▶ **Directions**:
Report how many lines in the records below hold "trap", with no other output.

--- Records for this exercise ---

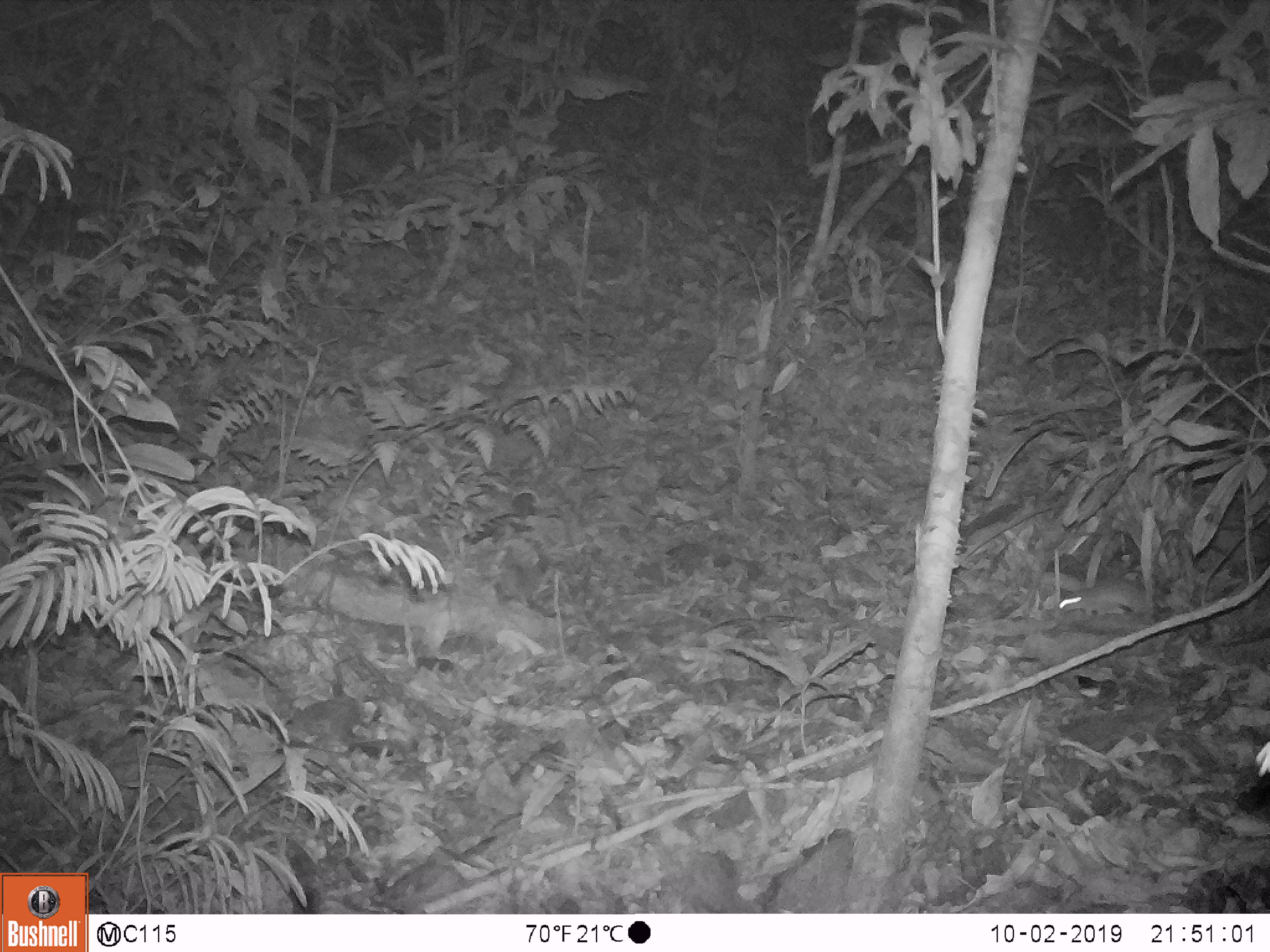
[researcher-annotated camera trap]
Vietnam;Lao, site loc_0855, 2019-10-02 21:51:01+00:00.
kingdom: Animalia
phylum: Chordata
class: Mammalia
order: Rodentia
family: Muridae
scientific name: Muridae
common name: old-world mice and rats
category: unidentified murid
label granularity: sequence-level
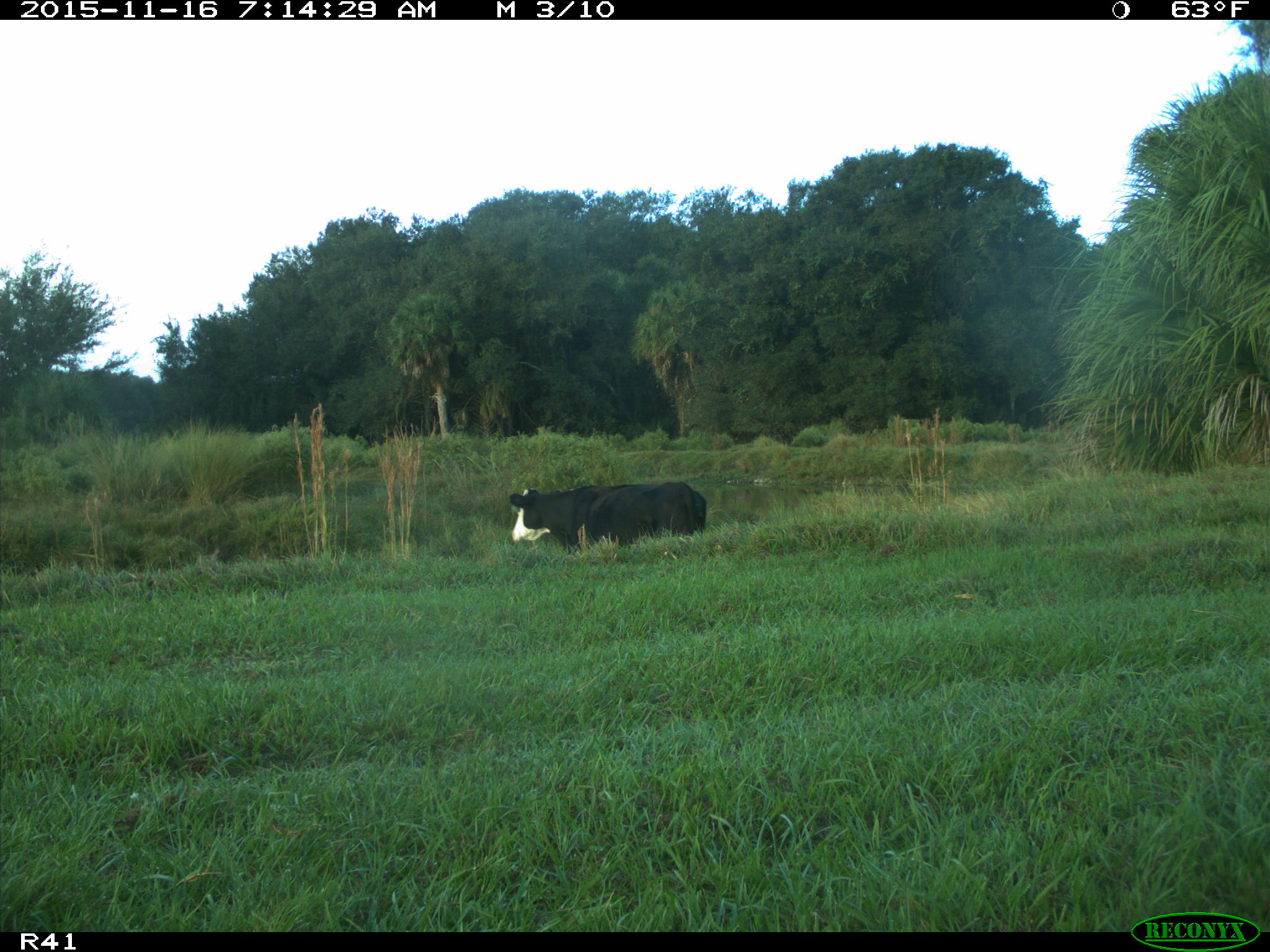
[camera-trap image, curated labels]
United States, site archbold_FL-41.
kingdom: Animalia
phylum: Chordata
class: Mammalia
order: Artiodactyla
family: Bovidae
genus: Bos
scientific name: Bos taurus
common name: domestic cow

---

▶ **Output for this exercise**:
2